* [WORK ITEM] Copy exactly, and copy only, the lines from the one bearing "Klassieke Eenvoudige elegantie" through the final line of the records.

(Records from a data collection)
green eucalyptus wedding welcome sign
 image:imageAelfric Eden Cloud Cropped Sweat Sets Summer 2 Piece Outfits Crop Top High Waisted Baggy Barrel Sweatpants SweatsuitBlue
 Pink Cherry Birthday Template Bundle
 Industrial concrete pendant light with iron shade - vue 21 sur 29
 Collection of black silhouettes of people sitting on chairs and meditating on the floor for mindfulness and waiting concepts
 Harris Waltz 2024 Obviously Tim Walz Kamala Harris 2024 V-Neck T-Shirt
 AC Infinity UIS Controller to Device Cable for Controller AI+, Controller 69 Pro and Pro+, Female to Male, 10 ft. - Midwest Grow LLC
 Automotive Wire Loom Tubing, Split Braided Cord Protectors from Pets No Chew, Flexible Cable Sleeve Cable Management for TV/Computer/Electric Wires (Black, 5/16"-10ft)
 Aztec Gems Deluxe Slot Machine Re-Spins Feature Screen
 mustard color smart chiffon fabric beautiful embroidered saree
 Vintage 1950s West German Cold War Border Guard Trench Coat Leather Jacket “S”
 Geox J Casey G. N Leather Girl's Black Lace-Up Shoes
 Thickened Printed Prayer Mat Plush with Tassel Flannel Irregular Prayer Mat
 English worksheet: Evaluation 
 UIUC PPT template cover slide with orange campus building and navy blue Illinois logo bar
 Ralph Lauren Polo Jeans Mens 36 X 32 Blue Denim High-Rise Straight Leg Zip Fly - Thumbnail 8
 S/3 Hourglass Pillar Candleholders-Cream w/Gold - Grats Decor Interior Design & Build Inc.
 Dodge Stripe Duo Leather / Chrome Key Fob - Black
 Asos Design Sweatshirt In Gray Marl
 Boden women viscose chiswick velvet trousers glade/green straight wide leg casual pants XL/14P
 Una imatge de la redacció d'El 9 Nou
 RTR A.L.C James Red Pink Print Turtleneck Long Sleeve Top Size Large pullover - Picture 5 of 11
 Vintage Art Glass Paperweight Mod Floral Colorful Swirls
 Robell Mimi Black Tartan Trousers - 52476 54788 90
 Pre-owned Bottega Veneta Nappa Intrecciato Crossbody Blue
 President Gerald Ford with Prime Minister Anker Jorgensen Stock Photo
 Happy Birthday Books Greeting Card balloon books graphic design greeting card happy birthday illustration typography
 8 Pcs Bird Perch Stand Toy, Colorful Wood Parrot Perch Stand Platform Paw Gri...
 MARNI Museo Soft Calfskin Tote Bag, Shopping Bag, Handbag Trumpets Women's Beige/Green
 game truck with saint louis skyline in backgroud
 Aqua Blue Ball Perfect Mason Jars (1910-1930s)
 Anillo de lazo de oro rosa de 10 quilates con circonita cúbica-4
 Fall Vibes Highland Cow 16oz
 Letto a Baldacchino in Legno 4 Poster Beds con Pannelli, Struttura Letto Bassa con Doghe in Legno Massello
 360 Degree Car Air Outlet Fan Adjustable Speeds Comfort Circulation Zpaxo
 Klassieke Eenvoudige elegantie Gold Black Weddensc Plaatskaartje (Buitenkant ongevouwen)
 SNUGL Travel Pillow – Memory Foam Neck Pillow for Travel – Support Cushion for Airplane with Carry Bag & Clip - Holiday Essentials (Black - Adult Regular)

* [WRITTEN RESPONSE]
 Klassieke Eenvoudige elegantie Gold Black Weddensc Plaatskaartje (Buitenkant ongevouwen)
 SNUGL Travel Pillow – Memory Foam Neck Pillow for Travel – Support Cushion for Airplane with Carry Bag & Clip - Holiday Essentials (Black - Adult Regular)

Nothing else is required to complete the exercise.